__Task requirements__
Beneath this instruction is a listing. Transcribe from it only the stretch from the line with "Книга с движущимися" through the line with "61-212-5038 Zhyznomyr Oak RB 18.jpg", both end lines included, exactly as written.

__Excerpted records__
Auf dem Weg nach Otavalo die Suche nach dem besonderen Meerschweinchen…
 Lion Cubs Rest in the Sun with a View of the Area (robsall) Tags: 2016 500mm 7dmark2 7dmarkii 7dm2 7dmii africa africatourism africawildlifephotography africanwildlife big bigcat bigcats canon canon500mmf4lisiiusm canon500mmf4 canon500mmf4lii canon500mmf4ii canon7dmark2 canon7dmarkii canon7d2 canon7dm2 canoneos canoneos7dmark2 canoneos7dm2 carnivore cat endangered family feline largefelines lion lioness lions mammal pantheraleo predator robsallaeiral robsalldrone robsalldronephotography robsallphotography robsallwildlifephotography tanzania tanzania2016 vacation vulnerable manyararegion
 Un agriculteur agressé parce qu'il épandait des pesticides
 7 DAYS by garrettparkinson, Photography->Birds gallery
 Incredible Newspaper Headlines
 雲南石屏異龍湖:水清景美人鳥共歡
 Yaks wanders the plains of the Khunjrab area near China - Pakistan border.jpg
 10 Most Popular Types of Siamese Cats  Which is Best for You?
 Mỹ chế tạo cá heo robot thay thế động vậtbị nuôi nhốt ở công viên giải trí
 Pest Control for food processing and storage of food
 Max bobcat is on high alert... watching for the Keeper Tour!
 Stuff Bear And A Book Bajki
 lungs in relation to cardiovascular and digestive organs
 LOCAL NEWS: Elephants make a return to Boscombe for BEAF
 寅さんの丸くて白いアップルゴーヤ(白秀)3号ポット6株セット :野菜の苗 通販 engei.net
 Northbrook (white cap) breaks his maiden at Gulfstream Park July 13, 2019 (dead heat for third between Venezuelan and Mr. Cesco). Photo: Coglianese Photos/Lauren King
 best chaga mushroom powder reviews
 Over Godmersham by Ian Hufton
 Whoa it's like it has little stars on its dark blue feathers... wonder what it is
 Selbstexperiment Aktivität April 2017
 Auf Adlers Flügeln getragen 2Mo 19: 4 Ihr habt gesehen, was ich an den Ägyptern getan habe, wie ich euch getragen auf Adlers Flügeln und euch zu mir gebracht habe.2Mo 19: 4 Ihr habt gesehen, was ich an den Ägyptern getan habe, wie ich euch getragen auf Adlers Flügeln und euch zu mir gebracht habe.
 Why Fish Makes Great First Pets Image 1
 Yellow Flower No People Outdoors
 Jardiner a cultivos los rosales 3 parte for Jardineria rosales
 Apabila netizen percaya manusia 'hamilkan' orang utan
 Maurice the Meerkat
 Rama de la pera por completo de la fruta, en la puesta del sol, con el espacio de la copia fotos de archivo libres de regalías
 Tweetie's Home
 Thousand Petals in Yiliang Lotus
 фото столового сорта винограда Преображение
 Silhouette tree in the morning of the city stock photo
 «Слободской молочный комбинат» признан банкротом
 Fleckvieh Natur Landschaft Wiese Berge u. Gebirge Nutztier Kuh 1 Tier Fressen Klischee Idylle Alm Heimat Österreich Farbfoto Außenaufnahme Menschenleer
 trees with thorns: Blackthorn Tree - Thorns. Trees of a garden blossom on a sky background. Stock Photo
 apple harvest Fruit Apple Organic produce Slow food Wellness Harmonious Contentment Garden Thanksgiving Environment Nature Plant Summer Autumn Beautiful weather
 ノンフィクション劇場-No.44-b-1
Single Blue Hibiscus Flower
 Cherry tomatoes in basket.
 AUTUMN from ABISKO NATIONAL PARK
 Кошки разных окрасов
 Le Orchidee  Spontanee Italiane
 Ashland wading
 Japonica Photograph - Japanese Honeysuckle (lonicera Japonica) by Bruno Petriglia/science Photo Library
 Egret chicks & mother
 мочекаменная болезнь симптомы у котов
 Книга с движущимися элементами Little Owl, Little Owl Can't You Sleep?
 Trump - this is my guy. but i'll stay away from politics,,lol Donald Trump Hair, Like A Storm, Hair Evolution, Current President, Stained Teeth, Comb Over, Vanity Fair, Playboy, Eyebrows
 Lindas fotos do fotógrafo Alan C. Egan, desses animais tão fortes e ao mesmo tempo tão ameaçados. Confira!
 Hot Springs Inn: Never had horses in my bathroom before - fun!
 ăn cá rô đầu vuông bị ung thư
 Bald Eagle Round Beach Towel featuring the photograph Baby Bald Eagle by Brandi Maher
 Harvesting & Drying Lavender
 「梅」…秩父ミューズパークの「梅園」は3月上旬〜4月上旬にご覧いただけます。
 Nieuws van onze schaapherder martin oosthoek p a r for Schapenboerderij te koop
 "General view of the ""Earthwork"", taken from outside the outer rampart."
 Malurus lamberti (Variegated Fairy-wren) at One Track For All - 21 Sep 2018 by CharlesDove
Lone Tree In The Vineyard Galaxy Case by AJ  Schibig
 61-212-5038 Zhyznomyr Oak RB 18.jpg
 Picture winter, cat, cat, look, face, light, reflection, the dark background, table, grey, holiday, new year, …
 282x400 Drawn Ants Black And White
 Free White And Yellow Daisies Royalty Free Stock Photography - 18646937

__Your response__
 Книга с движущимися элементами Little Owl, Little Owl Can't You Sleep?
 Trump - this is my guy. but i'll stay away from politics,,lol Donald Trump Hair, Like A Storm, Hair Evolution, Current President, Stained Teeth, Comb Over, Vanity Fair, Playboy, Eyebrows
 Lindas fotos do fotógrafo Alan C. Egan, desses animais tão fortes e ao mesmo tempo tão ameaçados. Confira!
 Hot Springs Inn: Never had horses in my bathroom before - fun!
 ăn cá rô đầu vuông bị ung thư
 Bald Eagle Round Beach Towel featuring the photograph Baby Bald Eagle by Brandi Maher
 Harvesting & Drying Lavender
 「梅」…秩父ミューズパークの「梅園」は3月上旬〜4月上旬にご覧いただけます。
 Nieuws van onze schaapherder martin oosthoek p a r for Schapenboerderij te koop
 "General view of the ""Earthwork"", taken from outside the outer rampart."
 Malurus lamberti (Variegated Fairy-wren) at One Track For All - 21 Sep 2018 by CharlesDove
Lone Tree In The Vineyard Galaxy Case by AJ  Schibig
 61-212-5038 Zhyznomyr Oak RB 18.jpg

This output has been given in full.